===== RECORD LIST

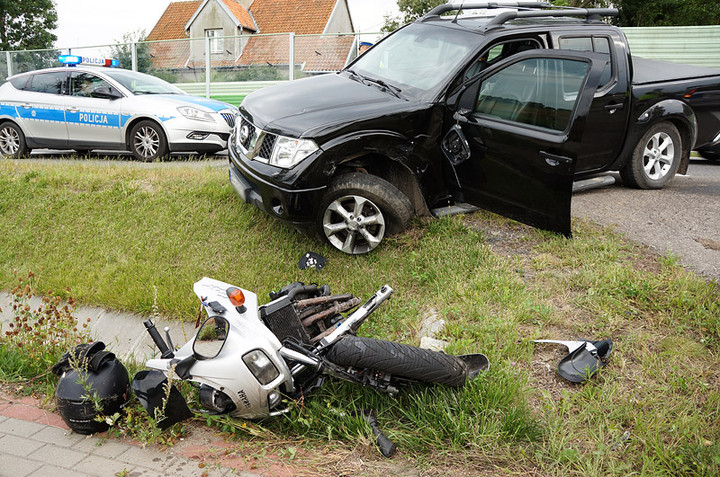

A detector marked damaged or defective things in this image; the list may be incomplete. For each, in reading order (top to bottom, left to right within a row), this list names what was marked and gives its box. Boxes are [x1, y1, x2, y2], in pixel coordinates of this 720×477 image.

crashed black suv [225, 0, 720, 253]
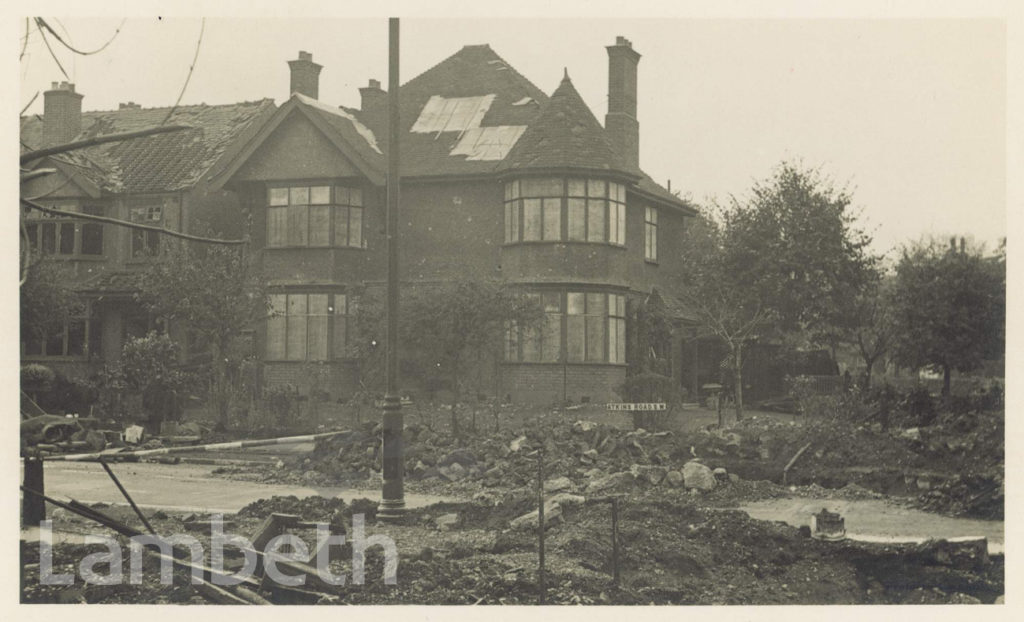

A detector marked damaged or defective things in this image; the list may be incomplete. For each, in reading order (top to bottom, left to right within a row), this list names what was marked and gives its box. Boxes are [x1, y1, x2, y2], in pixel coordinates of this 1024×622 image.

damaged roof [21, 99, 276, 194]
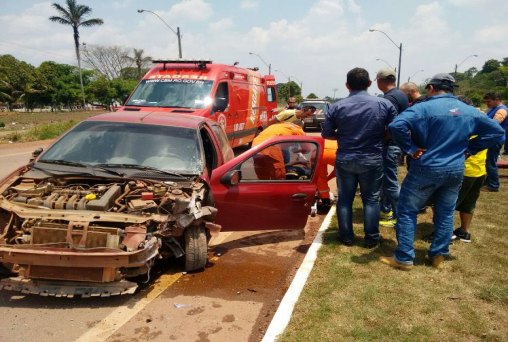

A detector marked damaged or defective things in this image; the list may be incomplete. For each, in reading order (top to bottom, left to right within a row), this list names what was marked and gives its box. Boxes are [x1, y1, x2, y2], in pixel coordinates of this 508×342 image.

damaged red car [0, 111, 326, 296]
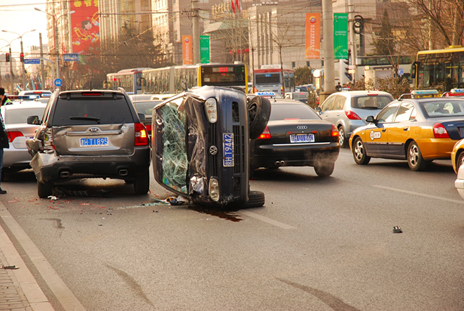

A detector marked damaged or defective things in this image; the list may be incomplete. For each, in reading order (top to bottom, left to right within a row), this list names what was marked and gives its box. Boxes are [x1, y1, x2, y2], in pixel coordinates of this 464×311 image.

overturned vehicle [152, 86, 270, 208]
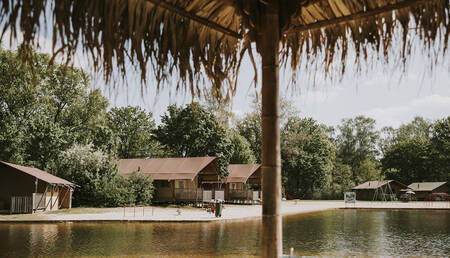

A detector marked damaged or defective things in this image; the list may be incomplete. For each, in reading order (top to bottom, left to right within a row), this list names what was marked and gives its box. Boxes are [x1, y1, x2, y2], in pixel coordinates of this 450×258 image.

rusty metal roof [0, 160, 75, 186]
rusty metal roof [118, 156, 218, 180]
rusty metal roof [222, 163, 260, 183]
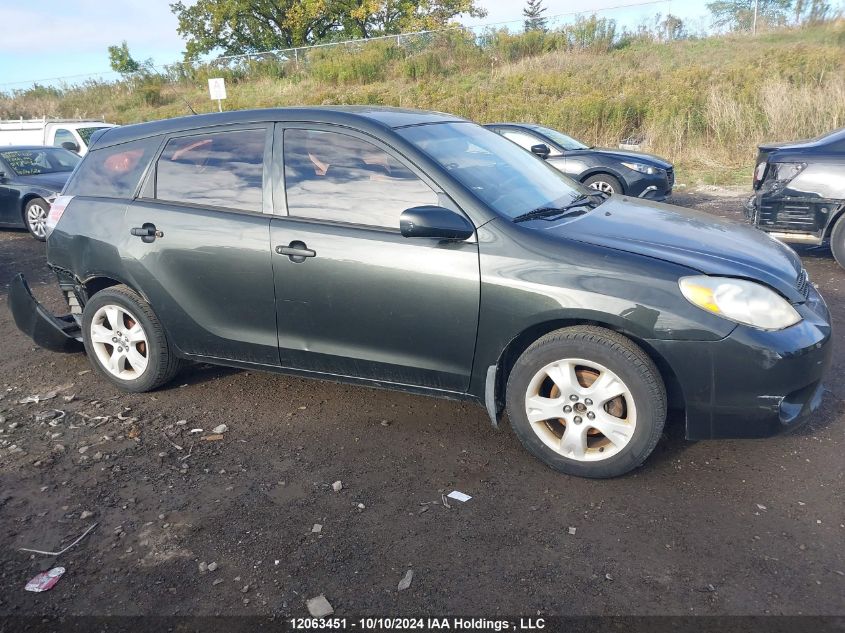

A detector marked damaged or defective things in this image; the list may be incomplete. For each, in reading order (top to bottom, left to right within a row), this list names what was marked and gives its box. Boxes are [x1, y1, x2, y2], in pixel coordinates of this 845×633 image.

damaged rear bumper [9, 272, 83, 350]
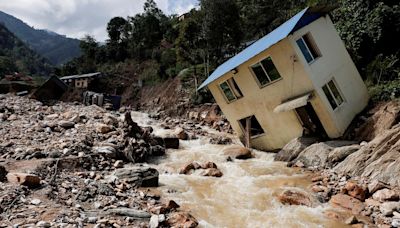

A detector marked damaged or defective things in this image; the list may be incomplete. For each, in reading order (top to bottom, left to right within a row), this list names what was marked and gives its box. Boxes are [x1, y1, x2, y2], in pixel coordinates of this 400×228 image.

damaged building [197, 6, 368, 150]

==========

*WHAT IS REQUIRED*: Give every line of the records above as a Markdown table with the columns Row and Line, numbering the lines and skipping blank ones. Leave the pictures out.

*CORRECT RESPONSE*:
| Row | Line |
|---|---|
| 1 | A detector marked damaged or defective things in this image; the list may be incomplete. For each, in reading order (top to bottom, left to right within a row), this list names what was marked and gives its box. Boxes are [x1, y1, x2, y2], in pixel coordinates of this 720×477 image. |
| 2 | crashed black suv [225, 0, 720, 253] |
| 3 | A detector marked damaged or defective things in this image; the list may be incomplete. For each, in reading order (top to bottom, left to right within a row), this list names what was marked and gives its box. Boxes are [x1, y1, x2, y2], in pixel coordinates of this 1024×622 image. |
| 4 | damaged roof [21, 99, 276, 194] |
| 5 | A detector marked damaged or defective things in this image; the list may be incomplete. For each, in reading order (top to bottom, left to right within a row), this list names what was marked and gives its box. Boxes are [x1, y1, x2, y2], in pixel coordinates of this 508×342 image. |
| 6 | damaged red car [0, 111, 326, 296] |
| 7 | A detector marked damaged or defective things in this image; the list may be incomplete. For each, in reading order (top to bottom, left to right within a row), this list names what was marked and gives its box. Boxes are [x1, y1, x2, y2], in pixel coordinates of this 464×311 image. |
| 8 | overturned vehicle [152, 86, 270, 208] |
| 9 | A detector marked damaged or defective things in this image; the list may be incomplete. For each, in reading order (top to bottom, left to right within a row), this list names what was marked and gives its box. Boxes are [x1, y1, x2, y2], in pixel coordinates of this 450×258 image. |
| 10 | rusty metal roof [0, 160, 75, 186] |
| 11 | rusty metal roof [118, 156, 218, 180] |
| 12 | rusty metal roof [222, 163, 260, 183] |
| 13 | A detector marked damaged or defective things in this image; the list may be incomplete. For each, in reading order (top to bottom, left to right within a row), this list names what was marked and gives its box. Boxes are [x1, y1, x2, y2], in pixel coordinates of this 845×633 image. |
| 14 | damaged rear bumper [9, 272, 83, 350] |
| 15 | A detector marked damaged or defective things in this image; the list may be incomplete. For each, in reading order (top to bottom, left to right within a row), this list names what was marked and gives its box. Boxes are [x1, y1, x2, y2], in pixel coordinates of this 400×228 image. |
| 16 | damaged building [197, 6, 368, 150] |